## Your instructions
Your response should be the lines from the one containing "family: Phalangeridae" through the end of the material, copied exactly and with nothing added.

## Provided data
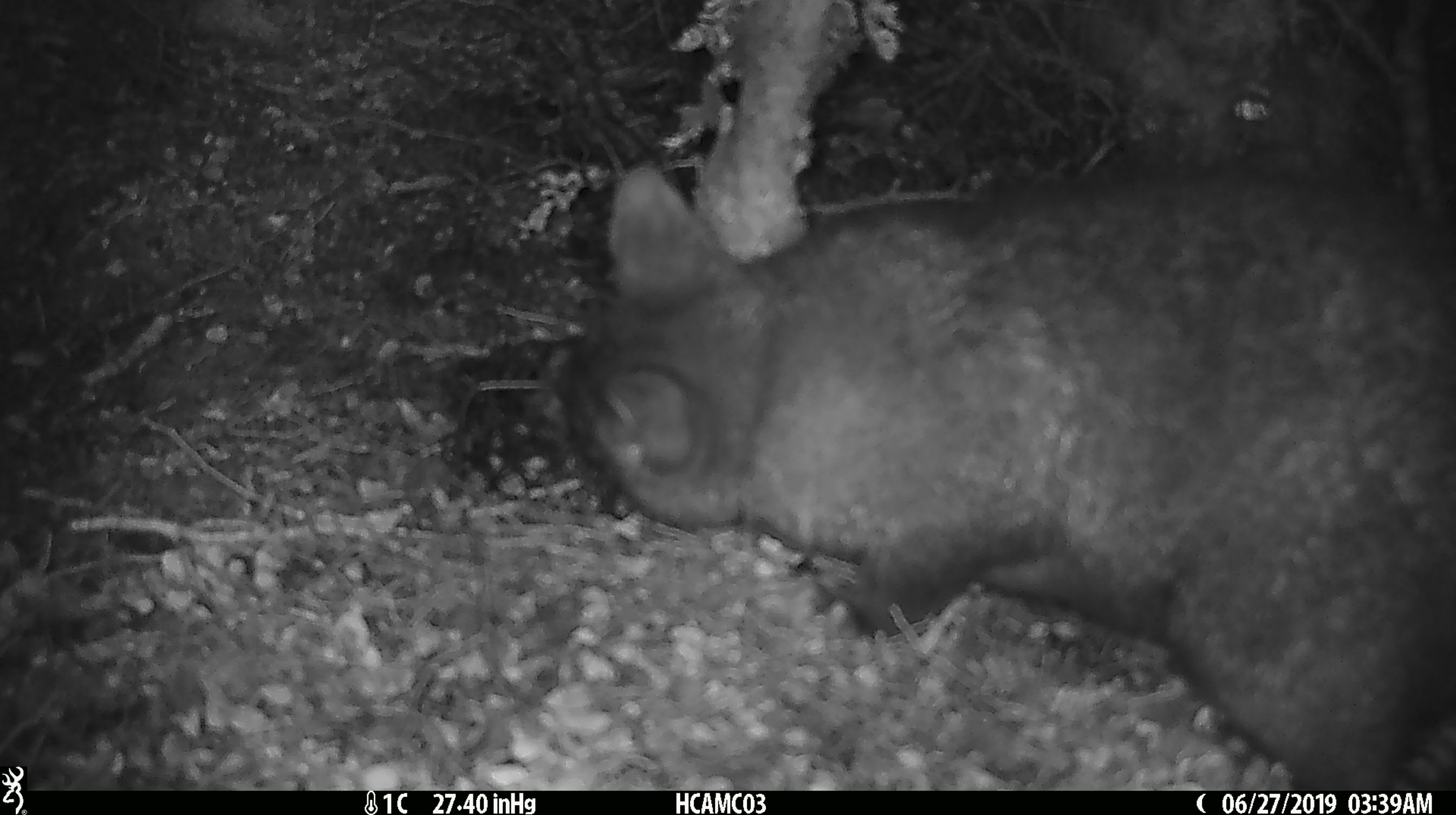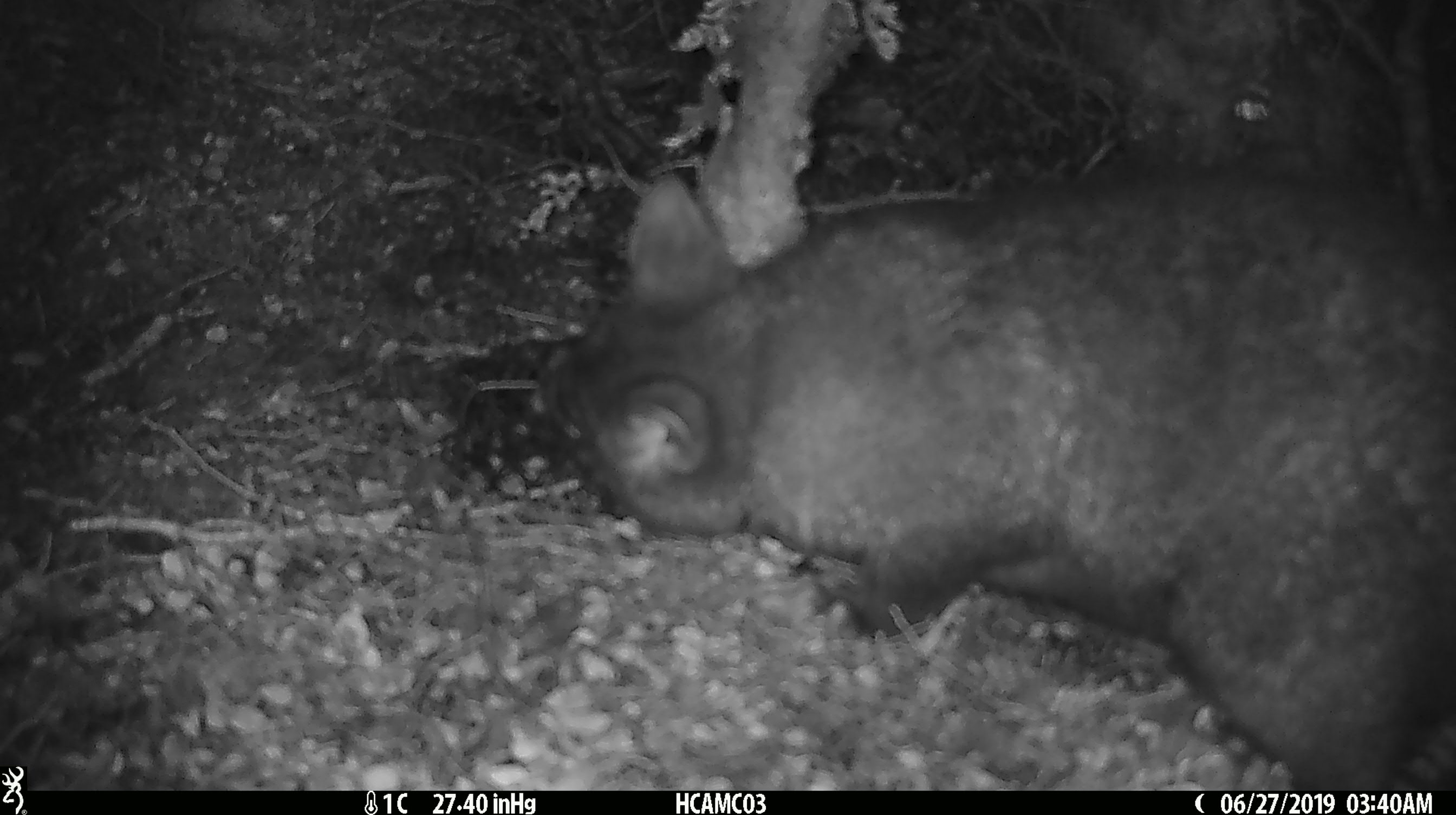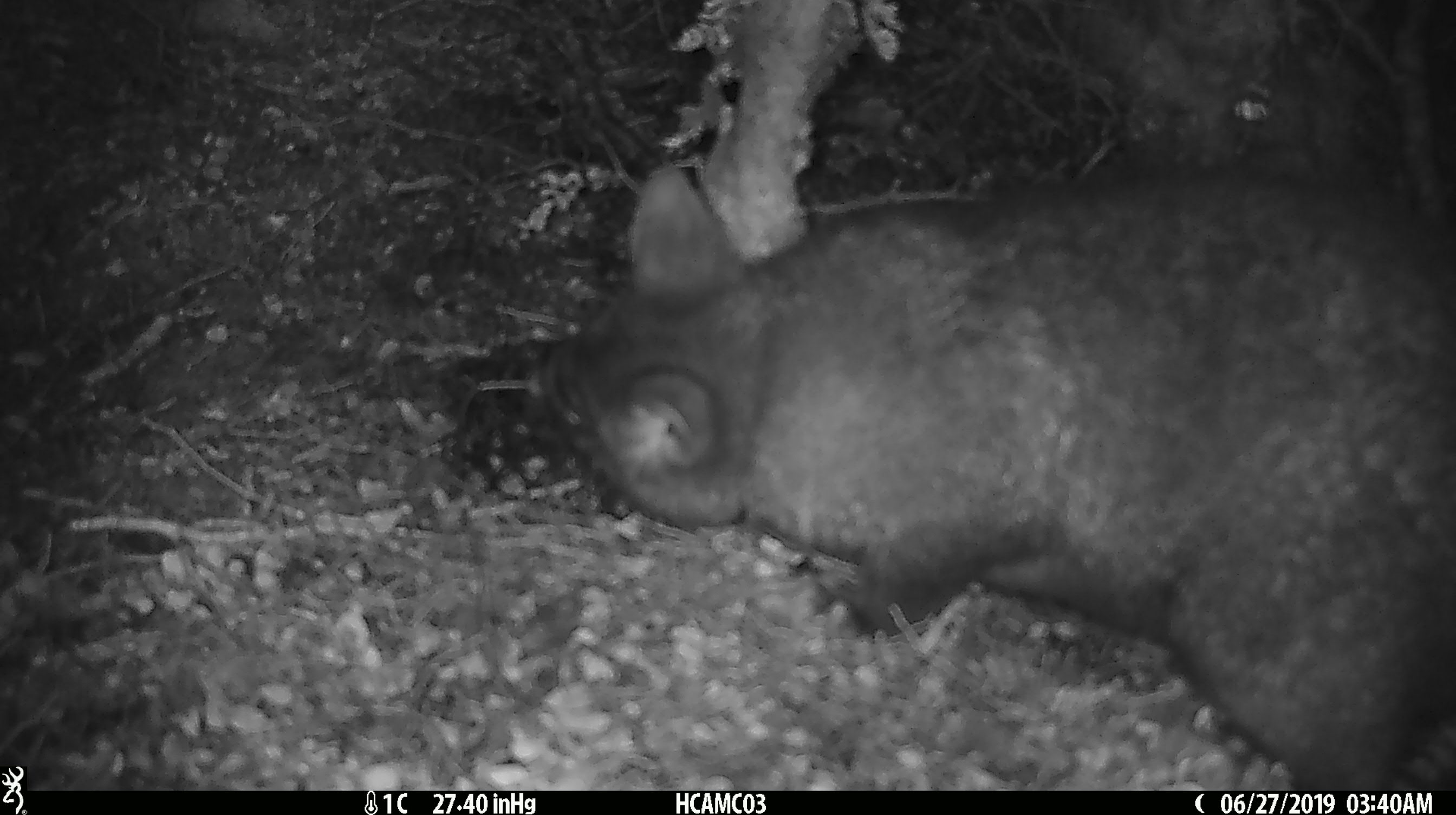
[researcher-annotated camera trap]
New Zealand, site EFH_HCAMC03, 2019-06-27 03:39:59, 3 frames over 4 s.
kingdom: Animalia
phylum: Chordata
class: Mammalia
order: Diprotodontia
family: Phalangeridae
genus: Trichosurus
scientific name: Trichosurus vulpecula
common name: common brushtail possum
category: possum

## Result of this task
family: Phalangeridae
genus: Trichosurus
scientific name: Trichosurus vulpecula
common name: common brushtail possum
category: possum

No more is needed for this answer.